Philosophy, or any system for thinking and processing productively, is only as good as our ability to draw upon it in the moment we need it most—the moments when thoughtfully deescalating can mean the difference between what is later contented reflection or regret. Epictetus encourages us to see any perceived hindrance as a sparring partner, training us in strength and resilience. 

In Ryan Holiday's The Obstacle Is The Way, we learn of a boxer who would famously smile his way through fights, persisting and reacting to each blow contentedly. Most certainly, the boxer in the ring is being tested by real events; his doctrines are the countless hours of training and practice matches leading up to the day. On match day, the boxer is happy to be tested.

Each day has the potential to be our "match day," a day where knowledge and mental training go from conceptual to practical. The question is whether we'll welcome the difficult circumstances as an opportunity to demonstrate that very training.

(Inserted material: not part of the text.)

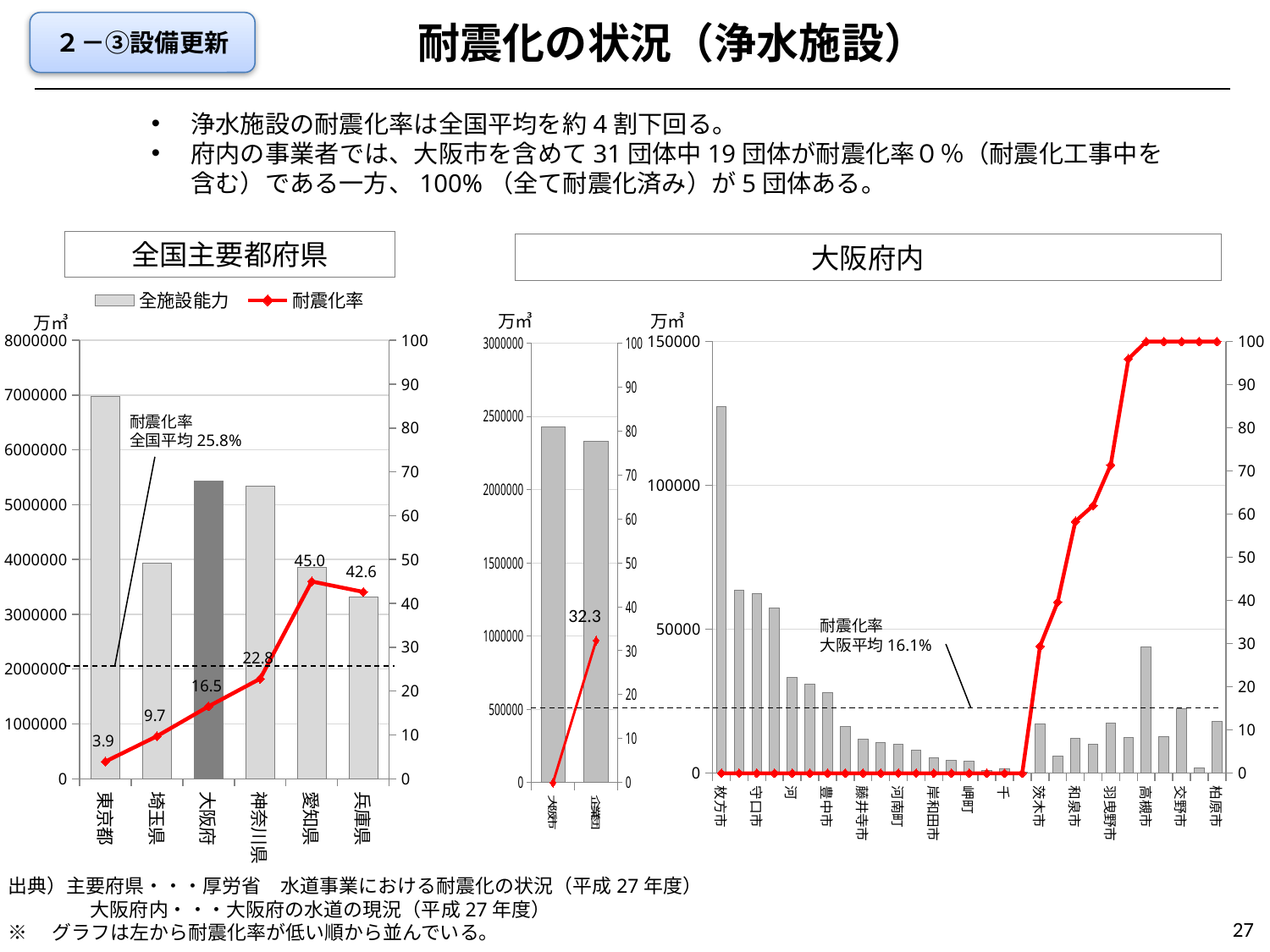
In the 全国主要都府県 chart, what is the 耐震化率 value for 大阪府? 16.5 In the 全国主要都府県 chart, what is the 耐震化率 value for 東京都? 3.9 In the 全国主要都府県 chart, which prefecture has the highest 耐震化率? 愛知県 How many series does the legend of the 全国主要都府県 chart list? 2 In the 全国主要都府県 chart, which has the larger 全施設能力 bar, 東京都 or 埼玉県? 東京都 In the 大阪府内 chart on the right, is the 全施設能力 bar for 枚方市 greater or less than 100000? greater In the 全国主要都府県 chart, what is the difference between the 耐震化率 of 愛知県 and 兵庫県? 2.4 How many prefectures are shown on the x axis of the 全国主要都府県 chart? 6 In the 全国主要都府県 chart, what is the 耐震化率 value for 愛知県? 45.0 In the 全国主要都府県 chart, is the 全施設能力 value for 東京都 greater or less than 6000000? greater In the 大阪府内 chart on the right, does the 耐震化率 line rise or fall from left to right? rise In the 全国主要都府県 chart, which prefecture has the lowest 耐震化率? 東京都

It is not a matter of smiling through challenges in a manner that appears dismissively out of touch with reality. Rather, it's choosing a response that first and foremost prioritizes thankfulness for having the tools to face that precise battle. It's also useful to think of how a previous you may not have been equipped to navigate the circumstance that a now capable you has found yourself in. An awareness of our own progress and of time at large enables this. 

Accept the test. Operate as the person the teachings you've pursued have enabled you to be.